## About this exercise
Set down, character for character, everything in the records below from the line holding "Incorporation of anionic" down to the line holding "Researchers observed the", and no other line.

## Extracted material
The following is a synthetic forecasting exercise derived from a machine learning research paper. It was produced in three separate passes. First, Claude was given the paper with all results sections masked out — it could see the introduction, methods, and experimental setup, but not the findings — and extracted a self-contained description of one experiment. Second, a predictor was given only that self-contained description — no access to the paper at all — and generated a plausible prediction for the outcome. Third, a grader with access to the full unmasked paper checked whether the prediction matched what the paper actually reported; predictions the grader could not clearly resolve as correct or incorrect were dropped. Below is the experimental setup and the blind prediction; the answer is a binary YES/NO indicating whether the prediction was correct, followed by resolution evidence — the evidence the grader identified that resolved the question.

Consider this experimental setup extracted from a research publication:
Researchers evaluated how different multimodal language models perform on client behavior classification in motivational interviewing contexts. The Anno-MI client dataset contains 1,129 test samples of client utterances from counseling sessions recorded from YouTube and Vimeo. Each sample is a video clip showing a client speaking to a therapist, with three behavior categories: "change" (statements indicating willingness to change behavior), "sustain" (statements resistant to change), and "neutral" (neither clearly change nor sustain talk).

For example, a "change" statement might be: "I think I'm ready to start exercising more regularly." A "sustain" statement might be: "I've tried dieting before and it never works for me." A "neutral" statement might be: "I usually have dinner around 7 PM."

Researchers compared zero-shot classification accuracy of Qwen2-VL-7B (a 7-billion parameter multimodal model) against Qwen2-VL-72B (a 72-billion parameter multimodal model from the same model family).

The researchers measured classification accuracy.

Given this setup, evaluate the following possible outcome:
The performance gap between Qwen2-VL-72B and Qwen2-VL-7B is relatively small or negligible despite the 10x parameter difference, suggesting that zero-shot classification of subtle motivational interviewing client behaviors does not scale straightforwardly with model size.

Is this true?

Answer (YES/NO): NO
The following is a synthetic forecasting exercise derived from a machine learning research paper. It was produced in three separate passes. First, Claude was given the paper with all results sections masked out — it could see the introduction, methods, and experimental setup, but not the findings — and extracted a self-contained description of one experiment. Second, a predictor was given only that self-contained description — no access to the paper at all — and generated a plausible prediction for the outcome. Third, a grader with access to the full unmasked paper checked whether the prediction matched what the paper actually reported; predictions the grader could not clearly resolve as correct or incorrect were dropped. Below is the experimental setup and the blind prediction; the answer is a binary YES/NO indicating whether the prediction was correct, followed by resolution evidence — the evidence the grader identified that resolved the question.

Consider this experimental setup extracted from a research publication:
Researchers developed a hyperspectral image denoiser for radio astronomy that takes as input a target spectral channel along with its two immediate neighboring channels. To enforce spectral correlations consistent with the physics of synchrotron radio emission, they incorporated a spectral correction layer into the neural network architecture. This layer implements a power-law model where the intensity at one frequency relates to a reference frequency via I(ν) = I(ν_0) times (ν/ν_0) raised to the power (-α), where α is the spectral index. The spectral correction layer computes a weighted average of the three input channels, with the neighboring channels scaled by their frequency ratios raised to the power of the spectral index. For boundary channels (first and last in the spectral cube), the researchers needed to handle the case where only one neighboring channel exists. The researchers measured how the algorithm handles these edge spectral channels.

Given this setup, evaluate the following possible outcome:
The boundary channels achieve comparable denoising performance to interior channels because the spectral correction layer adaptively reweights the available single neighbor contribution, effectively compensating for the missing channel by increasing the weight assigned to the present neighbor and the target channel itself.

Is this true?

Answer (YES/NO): NO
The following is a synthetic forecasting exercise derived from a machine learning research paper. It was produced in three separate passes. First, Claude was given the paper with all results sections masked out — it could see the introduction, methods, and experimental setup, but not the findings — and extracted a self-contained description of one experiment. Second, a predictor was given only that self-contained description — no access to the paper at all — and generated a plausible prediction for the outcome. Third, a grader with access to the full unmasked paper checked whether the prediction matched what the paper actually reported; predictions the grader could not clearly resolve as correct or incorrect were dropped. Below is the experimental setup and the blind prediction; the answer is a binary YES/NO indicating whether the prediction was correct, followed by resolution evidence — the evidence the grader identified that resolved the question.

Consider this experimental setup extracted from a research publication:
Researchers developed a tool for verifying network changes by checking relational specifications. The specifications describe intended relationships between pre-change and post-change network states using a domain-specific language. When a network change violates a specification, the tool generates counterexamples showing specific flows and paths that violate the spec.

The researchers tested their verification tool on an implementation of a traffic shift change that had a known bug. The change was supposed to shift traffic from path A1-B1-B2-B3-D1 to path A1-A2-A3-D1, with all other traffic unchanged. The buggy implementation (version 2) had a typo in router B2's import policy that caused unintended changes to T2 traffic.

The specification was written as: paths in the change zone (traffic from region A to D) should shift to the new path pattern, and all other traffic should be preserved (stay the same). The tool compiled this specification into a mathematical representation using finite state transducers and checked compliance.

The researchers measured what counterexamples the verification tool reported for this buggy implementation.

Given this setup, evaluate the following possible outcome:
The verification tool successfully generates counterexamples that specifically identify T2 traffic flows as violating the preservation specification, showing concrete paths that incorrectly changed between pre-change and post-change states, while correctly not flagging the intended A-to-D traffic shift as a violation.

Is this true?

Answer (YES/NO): NO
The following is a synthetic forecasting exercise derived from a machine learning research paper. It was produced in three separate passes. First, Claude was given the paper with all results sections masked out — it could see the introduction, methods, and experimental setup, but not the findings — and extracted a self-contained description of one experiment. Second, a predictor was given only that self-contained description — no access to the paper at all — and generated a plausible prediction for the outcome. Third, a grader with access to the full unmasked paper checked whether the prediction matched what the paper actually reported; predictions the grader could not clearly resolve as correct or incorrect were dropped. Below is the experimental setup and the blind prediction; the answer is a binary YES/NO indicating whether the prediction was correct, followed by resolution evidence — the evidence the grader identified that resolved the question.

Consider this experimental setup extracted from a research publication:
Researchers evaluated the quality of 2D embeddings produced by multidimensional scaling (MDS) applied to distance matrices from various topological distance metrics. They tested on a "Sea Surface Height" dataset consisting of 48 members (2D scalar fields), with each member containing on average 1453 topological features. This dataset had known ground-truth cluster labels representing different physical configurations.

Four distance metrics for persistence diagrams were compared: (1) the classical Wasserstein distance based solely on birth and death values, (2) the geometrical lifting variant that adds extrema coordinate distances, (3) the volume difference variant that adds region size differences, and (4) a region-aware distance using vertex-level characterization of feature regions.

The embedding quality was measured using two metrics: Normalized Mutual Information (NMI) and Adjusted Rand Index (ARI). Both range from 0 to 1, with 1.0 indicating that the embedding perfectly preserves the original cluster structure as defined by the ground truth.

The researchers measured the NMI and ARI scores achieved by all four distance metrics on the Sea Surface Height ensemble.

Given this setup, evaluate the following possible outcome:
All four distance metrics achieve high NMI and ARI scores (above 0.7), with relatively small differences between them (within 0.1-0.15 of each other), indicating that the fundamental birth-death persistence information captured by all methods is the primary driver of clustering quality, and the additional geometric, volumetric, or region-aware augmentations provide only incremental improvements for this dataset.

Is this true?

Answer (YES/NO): YES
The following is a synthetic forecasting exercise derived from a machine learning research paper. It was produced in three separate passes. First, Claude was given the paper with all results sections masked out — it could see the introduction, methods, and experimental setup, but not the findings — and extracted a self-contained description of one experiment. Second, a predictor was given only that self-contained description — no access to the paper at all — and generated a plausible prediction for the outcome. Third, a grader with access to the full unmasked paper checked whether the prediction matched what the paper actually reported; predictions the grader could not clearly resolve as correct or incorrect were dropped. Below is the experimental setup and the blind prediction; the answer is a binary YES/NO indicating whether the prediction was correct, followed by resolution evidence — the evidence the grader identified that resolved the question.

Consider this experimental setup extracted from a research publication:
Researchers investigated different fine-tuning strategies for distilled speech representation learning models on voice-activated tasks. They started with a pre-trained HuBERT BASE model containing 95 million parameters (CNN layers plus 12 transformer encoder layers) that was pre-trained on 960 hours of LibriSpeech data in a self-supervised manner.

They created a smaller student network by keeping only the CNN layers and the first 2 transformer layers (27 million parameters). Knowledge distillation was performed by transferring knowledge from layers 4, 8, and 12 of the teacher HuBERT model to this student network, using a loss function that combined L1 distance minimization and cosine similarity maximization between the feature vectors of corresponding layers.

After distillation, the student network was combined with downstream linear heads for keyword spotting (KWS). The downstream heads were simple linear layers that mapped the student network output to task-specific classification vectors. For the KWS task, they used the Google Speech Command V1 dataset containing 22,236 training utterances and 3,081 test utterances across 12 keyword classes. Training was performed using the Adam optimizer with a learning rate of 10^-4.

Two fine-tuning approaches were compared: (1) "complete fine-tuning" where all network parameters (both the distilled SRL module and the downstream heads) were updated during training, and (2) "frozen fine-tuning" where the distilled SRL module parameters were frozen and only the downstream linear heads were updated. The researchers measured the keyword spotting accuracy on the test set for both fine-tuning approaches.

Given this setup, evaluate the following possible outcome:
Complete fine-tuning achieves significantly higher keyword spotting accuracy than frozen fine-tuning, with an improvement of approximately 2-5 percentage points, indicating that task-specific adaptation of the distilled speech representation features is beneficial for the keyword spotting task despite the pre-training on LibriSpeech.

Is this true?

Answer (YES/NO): NO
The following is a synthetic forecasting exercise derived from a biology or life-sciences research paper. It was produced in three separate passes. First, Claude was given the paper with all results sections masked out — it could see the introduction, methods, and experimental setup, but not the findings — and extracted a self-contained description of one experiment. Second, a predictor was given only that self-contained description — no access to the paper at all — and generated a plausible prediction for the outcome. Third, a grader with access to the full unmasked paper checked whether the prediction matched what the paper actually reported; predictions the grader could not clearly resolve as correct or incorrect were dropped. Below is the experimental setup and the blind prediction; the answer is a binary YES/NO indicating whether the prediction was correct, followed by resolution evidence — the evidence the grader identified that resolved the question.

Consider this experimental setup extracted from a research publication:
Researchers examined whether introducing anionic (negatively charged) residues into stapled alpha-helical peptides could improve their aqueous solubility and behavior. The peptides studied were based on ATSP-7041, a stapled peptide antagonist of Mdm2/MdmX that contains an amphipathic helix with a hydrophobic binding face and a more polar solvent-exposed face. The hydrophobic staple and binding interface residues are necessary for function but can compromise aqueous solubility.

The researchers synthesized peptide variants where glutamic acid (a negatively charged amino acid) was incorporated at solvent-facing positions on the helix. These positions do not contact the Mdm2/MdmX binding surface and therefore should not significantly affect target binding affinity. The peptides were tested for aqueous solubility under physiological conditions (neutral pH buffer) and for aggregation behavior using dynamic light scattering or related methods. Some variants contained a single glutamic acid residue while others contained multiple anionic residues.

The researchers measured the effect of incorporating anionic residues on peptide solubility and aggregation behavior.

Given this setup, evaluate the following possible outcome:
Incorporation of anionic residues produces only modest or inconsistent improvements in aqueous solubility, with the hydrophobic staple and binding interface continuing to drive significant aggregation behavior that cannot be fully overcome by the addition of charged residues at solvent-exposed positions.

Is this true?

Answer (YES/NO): NO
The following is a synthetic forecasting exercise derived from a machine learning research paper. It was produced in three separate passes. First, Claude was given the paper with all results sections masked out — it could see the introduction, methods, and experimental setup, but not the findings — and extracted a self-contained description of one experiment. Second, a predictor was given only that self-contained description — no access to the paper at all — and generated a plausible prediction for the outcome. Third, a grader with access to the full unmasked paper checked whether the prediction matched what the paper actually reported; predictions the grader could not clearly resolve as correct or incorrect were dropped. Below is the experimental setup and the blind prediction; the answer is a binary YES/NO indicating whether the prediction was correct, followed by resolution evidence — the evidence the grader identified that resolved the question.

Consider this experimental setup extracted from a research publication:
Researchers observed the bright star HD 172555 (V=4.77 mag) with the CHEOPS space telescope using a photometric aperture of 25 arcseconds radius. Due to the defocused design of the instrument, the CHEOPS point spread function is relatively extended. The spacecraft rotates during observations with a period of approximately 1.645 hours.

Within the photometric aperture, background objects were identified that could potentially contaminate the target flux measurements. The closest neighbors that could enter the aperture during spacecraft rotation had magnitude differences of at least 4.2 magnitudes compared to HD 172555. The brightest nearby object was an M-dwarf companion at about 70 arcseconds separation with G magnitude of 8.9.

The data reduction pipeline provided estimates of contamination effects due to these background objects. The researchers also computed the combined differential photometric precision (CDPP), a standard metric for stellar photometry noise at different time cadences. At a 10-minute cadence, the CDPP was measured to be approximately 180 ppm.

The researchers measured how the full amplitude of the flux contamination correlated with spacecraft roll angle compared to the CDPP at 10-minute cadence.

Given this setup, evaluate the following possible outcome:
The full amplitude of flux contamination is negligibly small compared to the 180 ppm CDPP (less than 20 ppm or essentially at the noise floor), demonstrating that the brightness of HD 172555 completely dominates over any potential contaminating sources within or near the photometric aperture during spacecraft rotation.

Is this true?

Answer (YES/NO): NO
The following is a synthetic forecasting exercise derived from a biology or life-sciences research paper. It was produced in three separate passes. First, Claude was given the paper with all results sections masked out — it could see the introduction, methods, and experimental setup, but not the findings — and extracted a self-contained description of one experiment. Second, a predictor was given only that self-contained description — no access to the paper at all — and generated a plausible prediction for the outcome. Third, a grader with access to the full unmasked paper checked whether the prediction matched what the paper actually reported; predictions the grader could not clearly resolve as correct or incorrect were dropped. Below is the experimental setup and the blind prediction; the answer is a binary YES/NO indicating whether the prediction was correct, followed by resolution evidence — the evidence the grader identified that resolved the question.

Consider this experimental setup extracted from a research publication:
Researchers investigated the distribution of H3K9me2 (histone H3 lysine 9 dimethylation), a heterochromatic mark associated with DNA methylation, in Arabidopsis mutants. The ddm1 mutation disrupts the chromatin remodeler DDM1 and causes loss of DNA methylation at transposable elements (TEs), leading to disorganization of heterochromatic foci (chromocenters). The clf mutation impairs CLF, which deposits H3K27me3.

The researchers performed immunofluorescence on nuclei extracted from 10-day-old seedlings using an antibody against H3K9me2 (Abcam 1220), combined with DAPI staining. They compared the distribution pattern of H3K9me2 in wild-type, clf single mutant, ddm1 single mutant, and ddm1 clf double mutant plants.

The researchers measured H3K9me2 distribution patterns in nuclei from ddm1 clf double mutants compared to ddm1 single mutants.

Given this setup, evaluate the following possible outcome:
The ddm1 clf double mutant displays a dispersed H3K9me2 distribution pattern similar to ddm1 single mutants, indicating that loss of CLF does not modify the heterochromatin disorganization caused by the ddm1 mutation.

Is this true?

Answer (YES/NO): NO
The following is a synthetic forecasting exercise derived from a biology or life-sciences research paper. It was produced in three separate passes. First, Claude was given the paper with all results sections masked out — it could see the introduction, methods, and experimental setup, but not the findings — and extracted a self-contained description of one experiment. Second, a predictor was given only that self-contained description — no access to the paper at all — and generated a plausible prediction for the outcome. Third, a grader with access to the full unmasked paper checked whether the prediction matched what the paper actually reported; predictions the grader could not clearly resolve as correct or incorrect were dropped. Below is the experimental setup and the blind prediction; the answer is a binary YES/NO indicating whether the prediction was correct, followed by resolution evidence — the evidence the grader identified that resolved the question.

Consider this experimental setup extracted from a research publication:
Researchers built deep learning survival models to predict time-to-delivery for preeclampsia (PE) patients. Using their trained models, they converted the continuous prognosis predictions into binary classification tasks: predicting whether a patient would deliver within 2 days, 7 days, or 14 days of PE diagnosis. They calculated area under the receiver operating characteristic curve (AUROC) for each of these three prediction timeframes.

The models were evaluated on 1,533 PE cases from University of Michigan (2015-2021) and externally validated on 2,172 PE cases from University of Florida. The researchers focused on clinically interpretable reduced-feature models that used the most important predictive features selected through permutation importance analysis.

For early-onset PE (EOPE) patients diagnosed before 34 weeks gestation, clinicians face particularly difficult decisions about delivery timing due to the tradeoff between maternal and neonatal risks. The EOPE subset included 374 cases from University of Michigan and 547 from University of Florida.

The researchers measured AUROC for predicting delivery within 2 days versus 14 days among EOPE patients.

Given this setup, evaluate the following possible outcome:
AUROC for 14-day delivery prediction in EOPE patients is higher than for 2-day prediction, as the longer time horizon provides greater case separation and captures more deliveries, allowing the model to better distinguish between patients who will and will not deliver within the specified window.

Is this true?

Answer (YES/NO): YES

## Answer to the exercise
Incorporation of anionic residues produces only modest or inconsistent improvements in aqueous solubility, with the hydrophobic staple and binding interface continuing to drive significant aggregation behavior that cannot be fully overcome by the addition of charged residues at solvent-exposed positions.

Is this true?

Answer (YES/NO): NO
The following is a synthetic forecasting exercise derived from a machine learning research paper. It was produced in three separate passes. First, Claude was given the paper with all results sections masked out — it could see the introduction, methods, and experimental setup, but not the findings — and extracted a self-contained description of one experiment. Second, a predictor was given only that self-contained description — no access to the paper at all — and generated a plausible prediction for the outcome. Third, a grader with access to the full unmasked paper checked whether the prediction matched what the paper actually reported; predictions the grader could not clearly resolve as correct or incorrect were dropped. Below is the experimental setup and the blind prediction; the answer is a binary YES/NO indicating whether the prediction was correct, followed by resolution evidence — the evidence the grader identified that resolved the question.

Consider this experimental setup extracted from a research publication:
Researchers observed the bright star HD 172555 (V=4.77 mag) with the CHEOPS space telescope using a photometric aperture of 25 arcseconds radius. Due to the defocused design of the instrument, the CHEOPS point spread function is relatively extended. The spacecraft rotates during observations with a period of approximately 1.645 hours.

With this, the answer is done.